TASK GOAL: Format the lines below as a numbered list, leaving out any blank lines and leaving out the pictures so that only the text of each line remains.
>>>
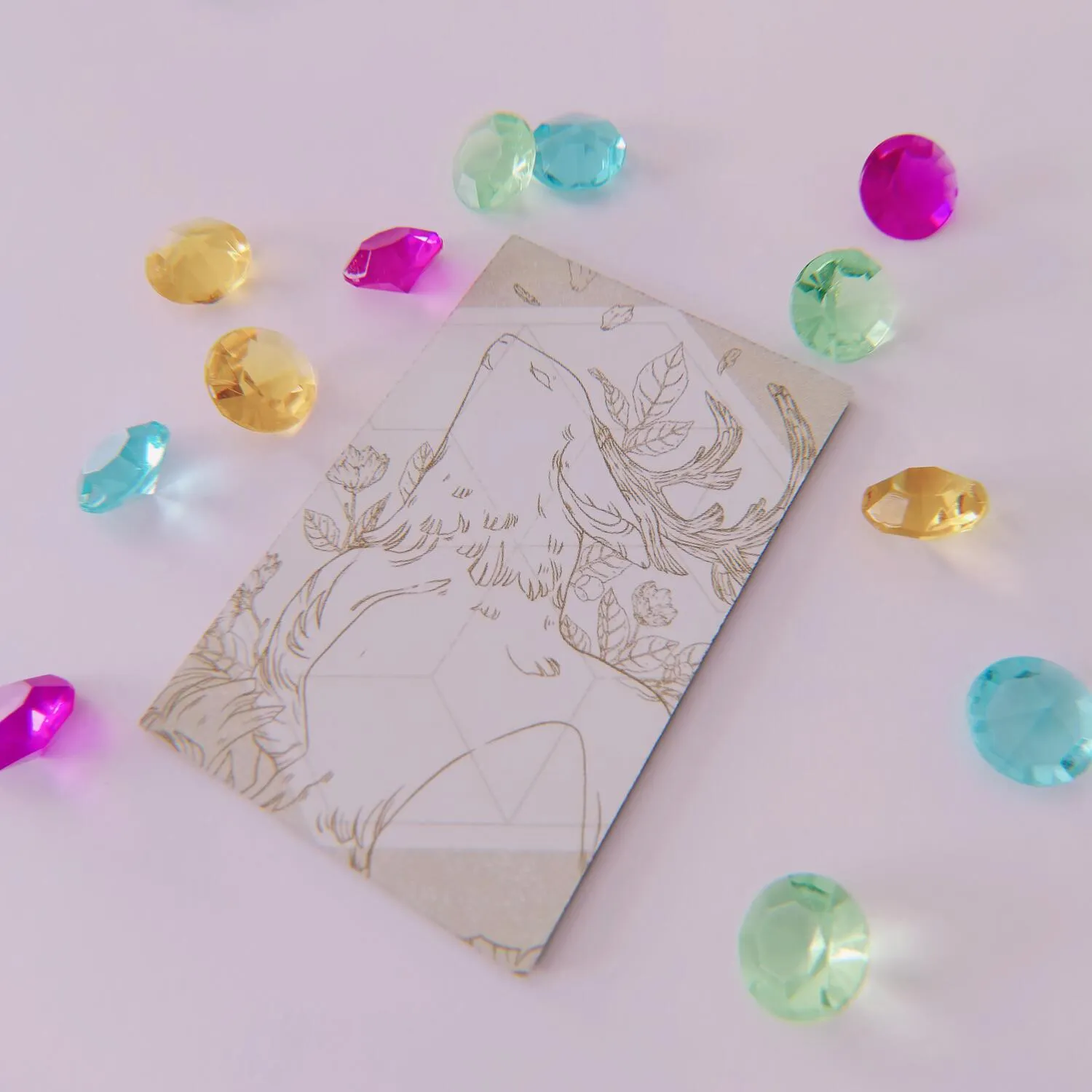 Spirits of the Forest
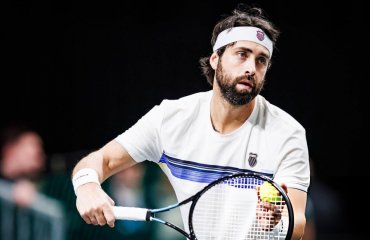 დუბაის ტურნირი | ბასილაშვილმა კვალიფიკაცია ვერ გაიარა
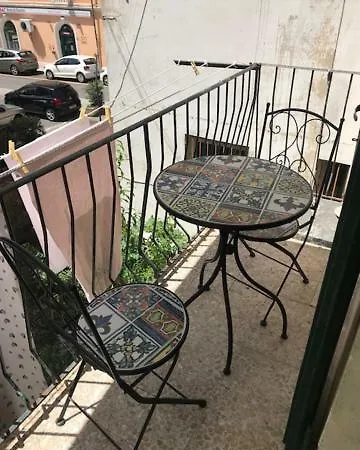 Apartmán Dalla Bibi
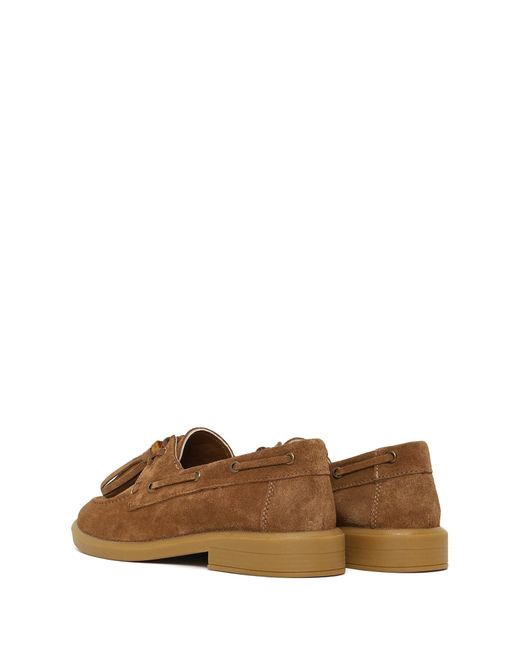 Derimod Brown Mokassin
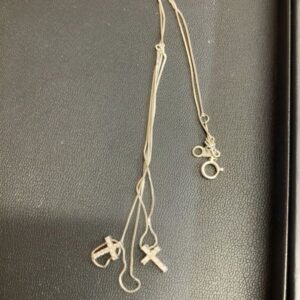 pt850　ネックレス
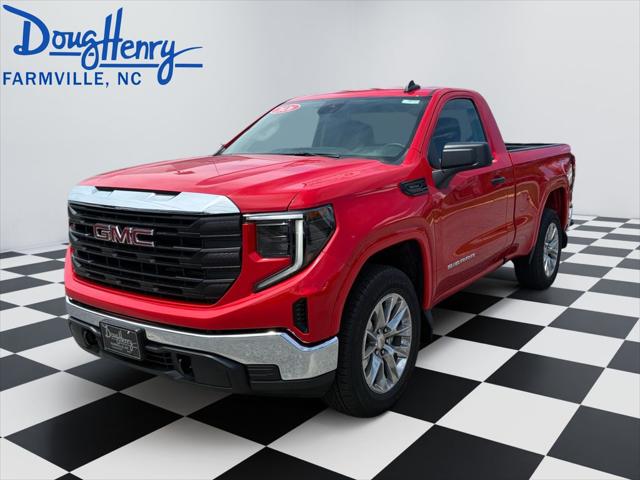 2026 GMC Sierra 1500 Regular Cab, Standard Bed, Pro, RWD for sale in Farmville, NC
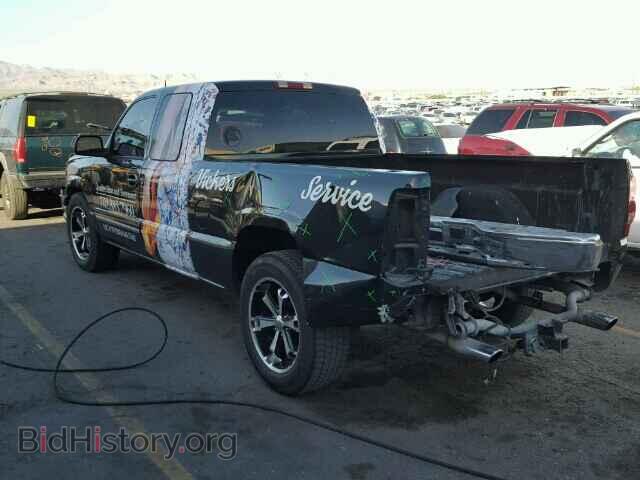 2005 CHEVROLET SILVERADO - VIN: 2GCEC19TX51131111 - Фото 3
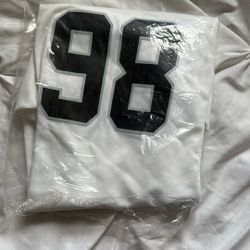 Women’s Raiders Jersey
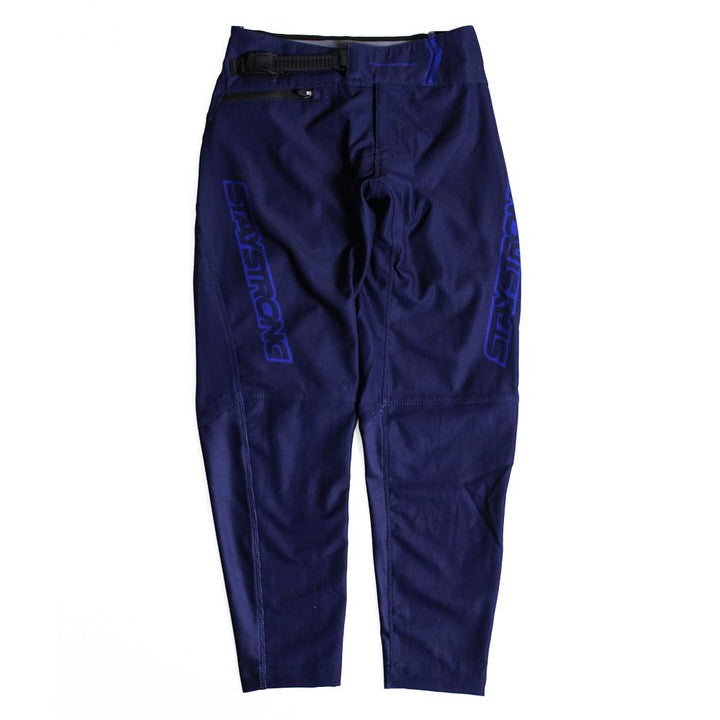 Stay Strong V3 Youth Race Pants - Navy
<<<
RESPONSE:
1.  Spirits of the Forest
2.  დუბაის ტურნირი | ბასილაშვილმა კვალიფიკაცია ვერ გაიარა
3.  Apartmán Dalla Bibi
4.  Derimod Brown Mokassin
5.  pt850　ネックレス
6.  2026 GMC Sierra 1500 Regular Cab, Standard Bed, Pro, RWD for sale in Farmville, NC
7.  2005 CHEVROLET SILVERADO - VIN: 2GCEC19TX51131111 - Фото 3
8.  Women’s Raiders Jersey
9.  Stay Strong V3 Youth Race Pants - Navy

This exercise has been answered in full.